**YOUR OBJECTIVE**
Below is a block of records. Copy every line in it that contains the word "cache".

(Collected data)
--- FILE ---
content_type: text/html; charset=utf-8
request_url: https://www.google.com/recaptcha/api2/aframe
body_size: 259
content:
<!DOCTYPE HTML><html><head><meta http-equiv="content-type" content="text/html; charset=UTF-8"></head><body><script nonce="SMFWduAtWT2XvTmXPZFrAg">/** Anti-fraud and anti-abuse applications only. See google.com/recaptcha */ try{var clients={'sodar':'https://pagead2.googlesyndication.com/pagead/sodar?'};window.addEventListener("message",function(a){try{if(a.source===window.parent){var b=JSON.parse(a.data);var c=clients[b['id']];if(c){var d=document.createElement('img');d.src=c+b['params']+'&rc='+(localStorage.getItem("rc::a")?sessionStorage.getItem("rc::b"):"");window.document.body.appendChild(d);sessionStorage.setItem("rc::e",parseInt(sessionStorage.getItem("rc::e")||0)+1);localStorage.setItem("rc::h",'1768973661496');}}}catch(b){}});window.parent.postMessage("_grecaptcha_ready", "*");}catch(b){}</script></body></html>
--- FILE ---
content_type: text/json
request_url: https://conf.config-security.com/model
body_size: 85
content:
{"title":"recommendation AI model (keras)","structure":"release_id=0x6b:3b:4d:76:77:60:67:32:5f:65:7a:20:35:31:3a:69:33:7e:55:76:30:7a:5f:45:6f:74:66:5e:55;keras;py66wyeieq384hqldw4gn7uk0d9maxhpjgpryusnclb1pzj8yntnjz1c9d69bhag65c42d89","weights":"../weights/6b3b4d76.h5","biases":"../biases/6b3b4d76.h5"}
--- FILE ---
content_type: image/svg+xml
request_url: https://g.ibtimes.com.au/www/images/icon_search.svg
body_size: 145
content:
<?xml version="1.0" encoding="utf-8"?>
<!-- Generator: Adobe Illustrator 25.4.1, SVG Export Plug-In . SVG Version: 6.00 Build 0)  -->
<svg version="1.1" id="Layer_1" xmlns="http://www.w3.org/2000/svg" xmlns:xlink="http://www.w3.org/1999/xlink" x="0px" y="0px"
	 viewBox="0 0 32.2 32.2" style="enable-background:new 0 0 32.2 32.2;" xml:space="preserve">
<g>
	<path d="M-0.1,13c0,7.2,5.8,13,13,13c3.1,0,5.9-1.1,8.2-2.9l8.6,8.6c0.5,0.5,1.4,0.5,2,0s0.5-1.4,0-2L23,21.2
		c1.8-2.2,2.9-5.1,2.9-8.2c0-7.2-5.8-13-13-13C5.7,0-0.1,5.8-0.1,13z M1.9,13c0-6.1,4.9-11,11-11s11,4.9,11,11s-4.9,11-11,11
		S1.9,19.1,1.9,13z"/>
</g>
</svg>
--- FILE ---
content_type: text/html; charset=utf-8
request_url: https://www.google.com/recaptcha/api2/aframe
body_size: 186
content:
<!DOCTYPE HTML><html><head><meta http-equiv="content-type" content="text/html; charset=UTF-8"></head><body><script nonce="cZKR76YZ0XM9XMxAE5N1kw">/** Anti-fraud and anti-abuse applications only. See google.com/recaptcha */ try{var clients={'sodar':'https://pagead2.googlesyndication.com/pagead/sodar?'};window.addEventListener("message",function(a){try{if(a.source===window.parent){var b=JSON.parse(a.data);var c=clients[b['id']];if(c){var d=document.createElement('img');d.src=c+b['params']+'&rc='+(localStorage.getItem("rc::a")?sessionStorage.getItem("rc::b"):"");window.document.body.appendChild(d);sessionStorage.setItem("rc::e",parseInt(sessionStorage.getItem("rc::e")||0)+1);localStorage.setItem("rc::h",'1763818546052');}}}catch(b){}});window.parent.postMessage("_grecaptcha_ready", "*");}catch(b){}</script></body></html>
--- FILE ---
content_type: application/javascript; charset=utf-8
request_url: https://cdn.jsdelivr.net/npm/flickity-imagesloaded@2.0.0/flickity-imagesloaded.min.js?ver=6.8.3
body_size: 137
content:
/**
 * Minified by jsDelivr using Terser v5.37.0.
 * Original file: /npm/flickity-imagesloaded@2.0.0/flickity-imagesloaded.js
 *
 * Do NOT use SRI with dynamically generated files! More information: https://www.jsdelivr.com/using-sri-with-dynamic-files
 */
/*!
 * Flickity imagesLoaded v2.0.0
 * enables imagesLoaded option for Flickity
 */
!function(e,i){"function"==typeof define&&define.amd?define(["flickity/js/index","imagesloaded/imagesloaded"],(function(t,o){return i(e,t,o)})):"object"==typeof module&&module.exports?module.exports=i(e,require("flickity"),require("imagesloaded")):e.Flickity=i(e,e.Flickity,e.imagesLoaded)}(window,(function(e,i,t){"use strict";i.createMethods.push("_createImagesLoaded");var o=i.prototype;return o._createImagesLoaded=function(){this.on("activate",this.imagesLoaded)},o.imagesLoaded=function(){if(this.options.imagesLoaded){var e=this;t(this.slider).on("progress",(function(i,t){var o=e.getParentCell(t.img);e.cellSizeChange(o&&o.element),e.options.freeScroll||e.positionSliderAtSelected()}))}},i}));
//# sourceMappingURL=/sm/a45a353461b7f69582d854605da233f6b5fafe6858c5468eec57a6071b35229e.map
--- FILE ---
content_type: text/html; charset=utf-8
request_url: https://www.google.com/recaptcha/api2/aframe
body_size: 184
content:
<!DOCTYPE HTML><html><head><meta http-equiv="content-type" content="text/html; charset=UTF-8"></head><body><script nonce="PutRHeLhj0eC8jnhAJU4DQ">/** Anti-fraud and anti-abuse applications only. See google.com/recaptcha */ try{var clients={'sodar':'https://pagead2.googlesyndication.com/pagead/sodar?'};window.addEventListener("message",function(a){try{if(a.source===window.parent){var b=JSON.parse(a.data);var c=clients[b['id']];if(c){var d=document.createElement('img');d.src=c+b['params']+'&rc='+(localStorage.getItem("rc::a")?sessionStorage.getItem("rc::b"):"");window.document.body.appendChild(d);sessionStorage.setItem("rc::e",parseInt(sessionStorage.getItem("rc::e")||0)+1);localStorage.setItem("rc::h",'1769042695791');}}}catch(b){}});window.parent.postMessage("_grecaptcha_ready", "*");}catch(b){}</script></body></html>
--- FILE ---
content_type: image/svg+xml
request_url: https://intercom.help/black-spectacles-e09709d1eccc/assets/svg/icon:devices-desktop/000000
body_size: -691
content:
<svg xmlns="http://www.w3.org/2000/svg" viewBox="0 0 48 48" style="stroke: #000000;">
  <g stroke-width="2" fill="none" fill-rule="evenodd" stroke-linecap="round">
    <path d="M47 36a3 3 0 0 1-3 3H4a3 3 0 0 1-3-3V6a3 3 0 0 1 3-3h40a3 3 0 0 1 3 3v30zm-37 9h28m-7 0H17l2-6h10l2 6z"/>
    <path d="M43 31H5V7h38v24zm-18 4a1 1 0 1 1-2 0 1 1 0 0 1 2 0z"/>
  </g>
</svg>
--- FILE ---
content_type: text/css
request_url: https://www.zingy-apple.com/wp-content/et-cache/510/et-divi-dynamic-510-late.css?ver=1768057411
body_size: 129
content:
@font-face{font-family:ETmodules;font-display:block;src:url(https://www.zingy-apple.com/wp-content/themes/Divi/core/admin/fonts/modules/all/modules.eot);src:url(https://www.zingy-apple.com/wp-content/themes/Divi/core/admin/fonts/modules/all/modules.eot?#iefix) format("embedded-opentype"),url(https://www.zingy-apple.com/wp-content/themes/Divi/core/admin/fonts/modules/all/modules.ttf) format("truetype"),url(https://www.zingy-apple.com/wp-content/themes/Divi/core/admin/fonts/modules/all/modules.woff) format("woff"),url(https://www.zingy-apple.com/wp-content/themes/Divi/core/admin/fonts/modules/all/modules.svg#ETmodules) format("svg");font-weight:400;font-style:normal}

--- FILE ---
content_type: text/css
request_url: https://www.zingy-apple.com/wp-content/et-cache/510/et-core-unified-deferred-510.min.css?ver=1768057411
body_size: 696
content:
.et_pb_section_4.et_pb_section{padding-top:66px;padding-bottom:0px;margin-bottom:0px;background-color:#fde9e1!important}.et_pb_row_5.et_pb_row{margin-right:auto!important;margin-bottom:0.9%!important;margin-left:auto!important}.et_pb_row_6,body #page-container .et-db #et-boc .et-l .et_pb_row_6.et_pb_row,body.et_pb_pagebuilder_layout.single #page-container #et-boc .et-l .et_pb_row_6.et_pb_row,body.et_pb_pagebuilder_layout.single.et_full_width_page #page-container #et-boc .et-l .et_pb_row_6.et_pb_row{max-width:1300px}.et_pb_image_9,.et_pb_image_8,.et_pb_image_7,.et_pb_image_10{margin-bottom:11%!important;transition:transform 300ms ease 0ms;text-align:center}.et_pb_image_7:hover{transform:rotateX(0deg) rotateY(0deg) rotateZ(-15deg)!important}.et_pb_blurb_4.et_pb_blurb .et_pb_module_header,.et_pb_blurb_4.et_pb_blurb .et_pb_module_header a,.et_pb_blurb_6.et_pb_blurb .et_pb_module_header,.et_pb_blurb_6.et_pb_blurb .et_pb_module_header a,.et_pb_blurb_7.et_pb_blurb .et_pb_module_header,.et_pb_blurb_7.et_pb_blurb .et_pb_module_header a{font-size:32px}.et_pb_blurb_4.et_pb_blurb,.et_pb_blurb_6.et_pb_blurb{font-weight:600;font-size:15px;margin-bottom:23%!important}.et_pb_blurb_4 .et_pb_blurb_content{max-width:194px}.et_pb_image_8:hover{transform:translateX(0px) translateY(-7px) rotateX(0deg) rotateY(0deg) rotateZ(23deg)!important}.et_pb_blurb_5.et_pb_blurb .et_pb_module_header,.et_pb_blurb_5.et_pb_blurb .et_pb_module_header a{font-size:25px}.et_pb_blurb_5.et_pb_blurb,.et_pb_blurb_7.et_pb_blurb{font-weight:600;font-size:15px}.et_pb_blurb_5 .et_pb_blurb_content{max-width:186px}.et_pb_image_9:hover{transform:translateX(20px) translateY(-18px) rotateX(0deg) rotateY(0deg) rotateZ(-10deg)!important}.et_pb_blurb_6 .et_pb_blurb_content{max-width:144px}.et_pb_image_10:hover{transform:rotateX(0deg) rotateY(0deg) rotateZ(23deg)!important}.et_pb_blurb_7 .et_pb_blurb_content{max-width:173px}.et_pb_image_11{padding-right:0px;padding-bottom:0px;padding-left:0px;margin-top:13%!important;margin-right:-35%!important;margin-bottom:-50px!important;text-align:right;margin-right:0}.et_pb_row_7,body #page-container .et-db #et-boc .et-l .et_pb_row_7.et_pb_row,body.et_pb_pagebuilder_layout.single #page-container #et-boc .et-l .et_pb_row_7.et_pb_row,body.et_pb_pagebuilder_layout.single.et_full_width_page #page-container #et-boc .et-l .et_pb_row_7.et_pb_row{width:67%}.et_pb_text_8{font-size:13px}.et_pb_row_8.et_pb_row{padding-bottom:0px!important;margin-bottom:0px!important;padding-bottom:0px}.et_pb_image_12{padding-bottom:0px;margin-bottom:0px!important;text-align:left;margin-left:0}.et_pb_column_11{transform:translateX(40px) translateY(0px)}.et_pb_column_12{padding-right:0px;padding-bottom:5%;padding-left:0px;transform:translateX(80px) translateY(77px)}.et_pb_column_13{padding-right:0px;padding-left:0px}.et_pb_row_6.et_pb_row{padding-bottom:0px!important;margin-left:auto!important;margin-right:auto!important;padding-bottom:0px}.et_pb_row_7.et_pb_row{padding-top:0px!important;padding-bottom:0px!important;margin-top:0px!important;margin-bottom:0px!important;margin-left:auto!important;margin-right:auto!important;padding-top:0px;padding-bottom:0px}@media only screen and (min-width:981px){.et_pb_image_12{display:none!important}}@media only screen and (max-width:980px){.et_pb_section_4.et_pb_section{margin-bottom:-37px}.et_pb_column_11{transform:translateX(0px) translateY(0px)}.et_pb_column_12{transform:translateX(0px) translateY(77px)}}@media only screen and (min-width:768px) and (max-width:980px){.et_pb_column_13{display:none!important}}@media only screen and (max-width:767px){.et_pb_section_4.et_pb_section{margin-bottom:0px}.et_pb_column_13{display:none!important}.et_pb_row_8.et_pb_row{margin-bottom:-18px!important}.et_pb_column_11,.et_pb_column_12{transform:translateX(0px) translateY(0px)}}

**SOLUTION TO THE PROBLEM**
request_url: https://www.zingy-apple.com/wp-content/et-cache/510/et-divi-dynamic-510-late.css?ver=1768057411
request_url: https://www.zingy-apple.com/wp-content/et-cache/510/et-core-unified-deferred-510.min.css?ver=1768057411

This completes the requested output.